Anywho, in somewhat of a continuance of my last post ... there were two conversations with my Mom-in-Law when I had one that were uncomfy... and I'm going to tell you about them now.
Incident Number 1 -
The ex and I hadn't been married long. I was still "feeling like a new wife"... and by that I mean making sure that my hair and make up were done when he came in the door and that I had my apron on and that the house was clean and that I had dinner going... yes, I know that sounds absolutely fantastically bizarre if you only have known me on 'this side of Betty Ford'... Anywho, so I was on a "touching bases" phone call with the Mom-in-Law and she said - very sternly yet pleasantly, "If you have a few minutes, there's something that's troubling me that I'd like to mention to you so I'll have it off my chest..." I told her to please go right ahead and tell me anything that was bothering her and reassured her that if I'd done something specifically I would absolutely want to know about it.
She went on to discuss her feelings on the circumstances of our marriage...

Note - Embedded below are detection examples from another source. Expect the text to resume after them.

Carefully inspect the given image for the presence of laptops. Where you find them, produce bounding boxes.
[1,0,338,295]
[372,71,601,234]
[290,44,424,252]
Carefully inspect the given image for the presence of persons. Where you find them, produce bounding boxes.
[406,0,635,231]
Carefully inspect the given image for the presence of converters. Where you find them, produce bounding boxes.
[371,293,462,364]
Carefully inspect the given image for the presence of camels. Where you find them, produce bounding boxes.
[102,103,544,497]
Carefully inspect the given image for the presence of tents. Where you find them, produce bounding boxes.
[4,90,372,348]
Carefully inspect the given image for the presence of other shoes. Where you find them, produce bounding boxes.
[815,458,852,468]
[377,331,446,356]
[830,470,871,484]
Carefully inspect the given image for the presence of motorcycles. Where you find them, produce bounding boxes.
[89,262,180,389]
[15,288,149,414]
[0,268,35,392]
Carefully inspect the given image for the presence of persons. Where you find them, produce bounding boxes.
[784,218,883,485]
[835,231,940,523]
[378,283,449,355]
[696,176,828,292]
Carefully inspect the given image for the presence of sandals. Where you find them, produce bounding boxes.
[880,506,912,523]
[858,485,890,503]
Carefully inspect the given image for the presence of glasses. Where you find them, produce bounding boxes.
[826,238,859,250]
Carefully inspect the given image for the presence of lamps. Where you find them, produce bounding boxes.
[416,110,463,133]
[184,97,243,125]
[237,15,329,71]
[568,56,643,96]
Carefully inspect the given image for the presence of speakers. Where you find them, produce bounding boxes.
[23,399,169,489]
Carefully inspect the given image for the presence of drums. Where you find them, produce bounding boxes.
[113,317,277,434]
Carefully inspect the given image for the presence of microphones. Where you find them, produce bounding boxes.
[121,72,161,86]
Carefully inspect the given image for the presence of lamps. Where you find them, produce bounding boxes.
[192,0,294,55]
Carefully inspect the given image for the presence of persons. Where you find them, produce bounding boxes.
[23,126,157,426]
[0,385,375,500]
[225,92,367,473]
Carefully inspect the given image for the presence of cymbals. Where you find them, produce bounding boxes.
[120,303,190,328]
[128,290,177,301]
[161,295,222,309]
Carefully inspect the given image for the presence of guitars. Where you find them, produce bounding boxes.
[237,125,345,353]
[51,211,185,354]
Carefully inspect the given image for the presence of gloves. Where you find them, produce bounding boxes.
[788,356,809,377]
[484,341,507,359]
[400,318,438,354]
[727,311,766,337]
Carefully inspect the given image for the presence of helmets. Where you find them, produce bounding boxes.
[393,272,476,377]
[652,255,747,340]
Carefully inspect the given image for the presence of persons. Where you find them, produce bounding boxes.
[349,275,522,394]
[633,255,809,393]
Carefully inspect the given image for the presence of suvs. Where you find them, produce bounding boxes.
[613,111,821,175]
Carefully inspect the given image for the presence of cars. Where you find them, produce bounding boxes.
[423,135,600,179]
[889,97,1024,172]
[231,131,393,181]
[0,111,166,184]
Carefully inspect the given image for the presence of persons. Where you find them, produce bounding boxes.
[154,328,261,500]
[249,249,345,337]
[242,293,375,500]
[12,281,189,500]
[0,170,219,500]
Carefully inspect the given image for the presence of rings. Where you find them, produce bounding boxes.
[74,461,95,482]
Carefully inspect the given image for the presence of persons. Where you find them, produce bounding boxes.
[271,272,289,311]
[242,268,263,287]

getting married abroad, with no family there, not in a church, etc... She made it very clear to me that she loved me, but had not loved that situation. I hope I've regurgitated that well .. I had to block so much from that era out after getting my instruction sheet at 'Betty Ford'. My point is, we had a conversation about feelings as to "unblock our auras" - so to speak. I don't recall that it was ever mentioned again, but what that incident did was give her peace of mind that I knew and respected how she felt - and gave me a deeper understanding of a woman who became a very good friend as the years went on...
Incident Number 2 -
To get you in the mindset of this tale, my in-laws were (and are) wonderful people with views and values that didn't allow room for cocktailing ... this Daddy I'm going to be speaking of was the Grandpa of the ex and was "the one in the family who didn't attend church, smoked ciggies, cursed a little if he didn't think his precious "Dot" was going to
Anywho, the ex and I had been married in the vicinity of four of years. I had been 'in the family' for almost seven years. The ex always took a case of beer to his grandpa when we visited on Sunday. This was something that this aforementioned "Dot" (one of the most amazing and beautiful people I've ever had the honor to know) had always done and when she took ill with Pancreatic cancer-passing away in June of 2001, the ex-to-be took over in making sure that his grandpa had some beer in the fridge.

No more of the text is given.